There was recently added a HeaderAndText serializer to the Flume Core, which is available in the latest Git snapshot (git clone You will need to follow directions in the developer documentation to compile that download. This documentation is actually a little incomplete; there are memory issues when trying to compile Flume (due to the documentation), so the below command is the best way to go about compiling Flume (run from the Flume directory):

export JAVA_HOME=<your java home> ; export MAVEN_OPTS="-Xmx512M -XX:MaxPermSize=512M" ; mvn package -DskipTests

This will produce two .tar.gz files in flume/target; you will want to unpack and use the binaries one. Then you will be able to run the latest Flume which includes the HeaderAndText serializer, which will write out (you guessed it) the header and text of a log message to HDFS by setting the serializer property like so:

...serializer = HEADER_AND_TEXT

This will then output the following line to HDFS:

{header1=value1,header2=value2,...headerN=valueN} <log message>

If you want to write it in a specific way, then you will need to create your own Serializer.
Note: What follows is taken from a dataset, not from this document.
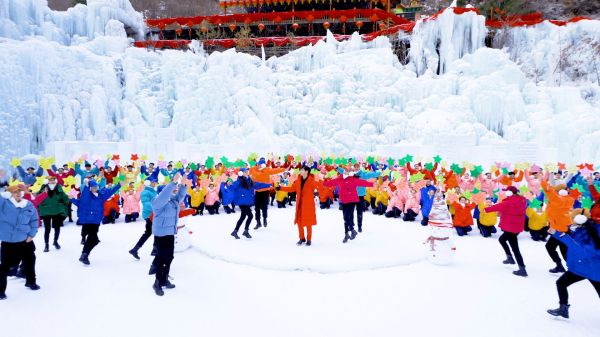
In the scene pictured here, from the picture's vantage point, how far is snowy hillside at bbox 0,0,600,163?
1585cm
This involves basically copying the from flume-ng-core/src/main/java/org/apache/flume/serialization/ and modifying the process(Event e) method (and change the package name). Then you will compile it into a jar, add that jar to flume's classpath (either through conf/ or by placing the jar in flume/lib), and then your serializer property should look like so:

...serializer = <FQCN (fully qualified class name: package+ClassName) of your new class>$Builder

I think you can implement your custome sink, where you can take event body and header if any to HDFS...

On Fri, Jan 11, 2013 at 2:53 PM, Chhaya Vishwakarma <> wrote:



How can I write custom serializer to write event body and header to HDFS now I am getting only log messages which are written on HDFS. Timestamp and other information is not coming.